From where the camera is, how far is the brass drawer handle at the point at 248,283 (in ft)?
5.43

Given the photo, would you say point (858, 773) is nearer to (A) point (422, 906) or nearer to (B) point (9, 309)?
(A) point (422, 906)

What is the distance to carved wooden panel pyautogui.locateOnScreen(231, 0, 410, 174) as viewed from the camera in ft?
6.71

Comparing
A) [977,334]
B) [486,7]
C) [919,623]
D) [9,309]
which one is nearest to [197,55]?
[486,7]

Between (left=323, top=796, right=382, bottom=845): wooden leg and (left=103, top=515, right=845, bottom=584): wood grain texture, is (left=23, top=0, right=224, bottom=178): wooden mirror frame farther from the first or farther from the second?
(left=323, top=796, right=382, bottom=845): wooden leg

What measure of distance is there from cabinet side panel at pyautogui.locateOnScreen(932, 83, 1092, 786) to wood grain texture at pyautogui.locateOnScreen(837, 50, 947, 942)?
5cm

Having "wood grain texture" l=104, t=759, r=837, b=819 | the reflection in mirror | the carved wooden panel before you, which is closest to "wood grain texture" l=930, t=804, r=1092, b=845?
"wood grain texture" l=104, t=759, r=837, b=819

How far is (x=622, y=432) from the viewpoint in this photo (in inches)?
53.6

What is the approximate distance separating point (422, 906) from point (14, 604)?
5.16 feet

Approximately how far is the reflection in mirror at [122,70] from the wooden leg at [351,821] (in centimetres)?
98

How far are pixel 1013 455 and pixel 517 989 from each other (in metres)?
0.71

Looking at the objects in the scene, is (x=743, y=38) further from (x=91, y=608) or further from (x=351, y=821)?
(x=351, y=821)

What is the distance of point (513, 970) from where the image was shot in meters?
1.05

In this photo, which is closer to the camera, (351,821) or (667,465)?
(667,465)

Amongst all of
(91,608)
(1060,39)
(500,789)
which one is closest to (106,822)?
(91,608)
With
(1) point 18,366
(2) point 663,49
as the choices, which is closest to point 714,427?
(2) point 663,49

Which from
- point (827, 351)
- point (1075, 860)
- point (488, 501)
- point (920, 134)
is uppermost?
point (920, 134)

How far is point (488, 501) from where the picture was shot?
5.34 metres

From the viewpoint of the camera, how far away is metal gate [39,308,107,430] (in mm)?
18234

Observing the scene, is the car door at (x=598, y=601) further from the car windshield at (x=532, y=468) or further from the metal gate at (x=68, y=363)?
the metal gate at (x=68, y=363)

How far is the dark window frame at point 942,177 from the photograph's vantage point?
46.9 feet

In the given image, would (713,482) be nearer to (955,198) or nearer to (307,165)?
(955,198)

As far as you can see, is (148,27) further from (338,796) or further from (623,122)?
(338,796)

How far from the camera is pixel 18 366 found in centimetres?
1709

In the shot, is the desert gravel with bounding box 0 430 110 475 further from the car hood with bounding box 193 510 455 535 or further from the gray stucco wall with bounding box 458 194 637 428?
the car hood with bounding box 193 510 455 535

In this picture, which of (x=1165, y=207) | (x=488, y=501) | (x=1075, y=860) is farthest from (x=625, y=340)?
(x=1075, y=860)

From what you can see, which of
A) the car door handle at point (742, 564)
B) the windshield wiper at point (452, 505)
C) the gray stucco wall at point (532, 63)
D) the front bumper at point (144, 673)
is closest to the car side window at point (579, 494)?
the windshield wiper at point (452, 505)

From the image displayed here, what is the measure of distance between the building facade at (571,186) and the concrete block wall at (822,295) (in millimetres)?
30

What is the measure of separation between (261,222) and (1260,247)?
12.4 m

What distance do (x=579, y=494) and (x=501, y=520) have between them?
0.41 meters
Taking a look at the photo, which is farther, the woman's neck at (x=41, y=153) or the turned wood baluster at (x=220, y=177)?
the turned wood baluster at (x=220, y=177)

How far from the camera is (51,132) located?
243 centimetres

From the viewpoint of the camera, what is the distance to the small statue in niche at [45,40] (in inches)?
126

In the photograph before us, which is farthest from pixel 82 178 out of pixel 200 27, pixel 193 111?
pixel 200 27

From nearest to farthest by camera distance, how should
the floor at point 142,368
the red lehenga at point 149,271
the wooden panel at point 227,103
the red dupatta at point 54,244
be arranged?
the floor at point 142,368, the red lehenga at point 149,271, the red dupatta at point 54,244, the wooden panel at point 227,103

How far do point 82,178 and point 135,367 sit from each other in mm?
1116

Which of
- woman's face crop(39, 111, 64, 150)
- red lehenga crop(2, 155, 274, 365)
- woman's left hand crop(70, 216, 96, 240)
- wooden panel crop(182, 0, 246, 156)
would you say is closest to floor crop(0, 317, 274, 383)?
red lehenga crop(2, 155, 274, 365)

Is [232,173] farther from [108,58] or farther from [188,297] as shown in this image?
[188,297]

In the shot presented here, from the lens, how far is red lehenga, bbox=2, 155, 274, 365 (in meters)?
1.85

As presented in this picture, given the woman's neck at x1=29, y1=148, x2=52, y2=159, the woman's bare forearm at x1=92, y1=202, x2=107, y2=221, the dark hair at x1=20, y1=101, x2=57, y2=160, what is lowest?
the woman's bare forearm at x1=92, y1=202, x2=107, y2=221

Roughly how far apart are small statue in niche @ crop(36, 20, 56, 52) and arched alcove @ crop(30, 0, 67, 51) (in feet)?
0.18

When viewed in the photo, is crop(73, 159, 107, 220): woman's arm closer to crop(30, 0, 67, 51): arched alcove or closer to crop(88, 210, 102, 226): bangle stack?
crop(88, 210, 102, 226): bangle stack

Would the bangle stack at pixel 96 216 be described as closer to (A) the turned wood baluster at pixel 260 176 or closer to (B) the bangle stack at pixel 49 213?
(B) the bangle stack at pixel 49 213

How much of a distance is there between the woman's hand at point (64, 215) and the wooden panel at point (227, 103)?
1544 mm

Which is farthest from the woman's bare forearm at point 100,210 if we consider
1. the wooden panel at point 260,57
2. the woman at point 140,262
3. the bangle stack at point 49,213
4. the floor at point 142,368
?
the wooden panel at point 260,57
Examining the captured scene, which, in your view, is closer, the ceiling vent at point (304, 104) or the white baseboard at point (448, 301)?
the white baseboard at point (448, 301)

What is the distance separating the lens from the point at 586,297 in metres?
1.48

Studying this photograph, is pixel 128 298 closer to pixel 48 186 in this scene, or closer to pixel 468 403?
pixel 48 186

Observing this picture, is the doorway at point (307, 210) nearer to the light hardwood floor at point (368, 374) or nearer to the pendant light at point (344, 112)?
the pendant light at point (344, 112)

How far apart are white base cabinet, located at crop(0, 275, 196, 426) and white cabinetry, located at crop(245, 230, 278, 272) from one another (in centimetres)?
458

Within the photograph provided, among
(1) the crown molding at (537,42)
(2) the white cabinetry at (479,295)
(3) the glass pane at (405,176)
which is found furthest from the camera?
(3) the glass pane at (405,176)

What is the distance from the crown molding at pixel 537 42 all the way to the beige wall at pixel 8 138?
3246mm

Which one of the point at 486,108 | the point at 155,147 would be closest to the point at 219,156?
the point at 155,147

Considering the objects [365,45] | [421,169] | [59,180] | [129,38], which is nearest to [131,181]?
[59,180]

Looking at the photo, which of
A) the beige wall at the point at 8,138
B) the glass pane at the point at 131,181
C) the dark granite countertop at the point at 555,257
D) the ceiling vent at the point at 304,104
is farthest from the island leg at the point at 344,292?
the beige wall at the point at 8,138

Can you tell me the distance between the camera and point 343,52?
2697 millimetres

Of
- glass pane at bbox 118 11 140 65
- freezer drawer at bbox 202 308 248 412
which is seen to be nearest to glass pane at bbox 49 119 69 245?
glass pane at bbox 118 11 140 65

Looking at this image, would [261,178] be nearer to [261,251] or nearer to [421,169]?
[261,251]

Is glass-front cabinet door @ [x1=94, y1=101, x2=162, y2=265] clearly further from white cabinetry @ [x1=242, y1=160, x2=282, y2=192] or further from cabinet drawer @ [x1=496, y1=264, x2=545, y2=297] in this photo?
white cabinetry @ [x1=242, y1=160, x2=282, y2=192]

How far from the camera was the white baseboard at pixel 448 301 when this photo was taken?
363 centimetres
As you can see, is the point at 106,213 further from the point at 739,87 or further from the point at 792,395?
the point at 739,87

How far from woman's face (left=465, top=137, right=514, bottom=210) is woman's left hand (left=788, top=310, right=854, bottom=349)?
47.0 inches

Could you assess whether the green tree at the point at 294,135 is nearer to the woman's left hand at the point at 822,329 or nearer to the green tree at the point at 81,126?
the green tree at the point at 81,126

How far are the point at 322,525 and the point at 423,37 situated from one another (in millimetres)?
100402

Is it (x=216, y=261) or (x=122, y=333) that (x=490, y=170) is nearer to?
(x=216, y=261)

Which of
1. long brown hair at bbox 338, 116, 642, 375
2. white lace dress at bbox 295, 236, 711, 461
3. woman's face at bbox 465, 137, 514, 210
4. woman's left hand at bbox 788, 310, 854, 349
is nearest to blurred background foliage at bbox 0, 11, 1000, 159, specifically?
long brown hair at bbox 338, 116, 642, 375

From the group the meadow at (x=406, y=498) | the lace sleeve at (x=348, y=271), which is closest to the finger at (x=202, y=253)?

+++

__Aim__: Could you quote, exactly as they appear, the line containing "Could you assess" and every line after it to the end of the records above?

__Written reply__:
Could you assess whether the green tree at the point at 294,135 is nearer to the woman's left hand at the point at 822,329 or nearer to the green tree at the point at 81,126?
the green tree at the point at 81,126

How far are the point at 322,525 and the point at 423,37 situated from one another (in millimetres)?
100402

Is it (x=216, y=261) or (x=122, y=333) that (x=490, y=170) is nearer to?
(x=216, y=261)

Which of
1. long brown hair at bbox 338, 116, 642, 375
2. white lace dress at bbox 295, 236, 711, 461
3. woman's face at bbox 465, 137, 514, 210
4. woman's left hand at bbox 788, 310, 854, 349
is nearest to blurred background foliage at bbox 0, 11, 1000, 159, specifically?
long brown hair at bbox 338, 116, 642, 375

From the group the meadow at (x=406, y=498) | the lace sleeve at (x=348, y=271), which is closest to the finger at (x=202, y=253)?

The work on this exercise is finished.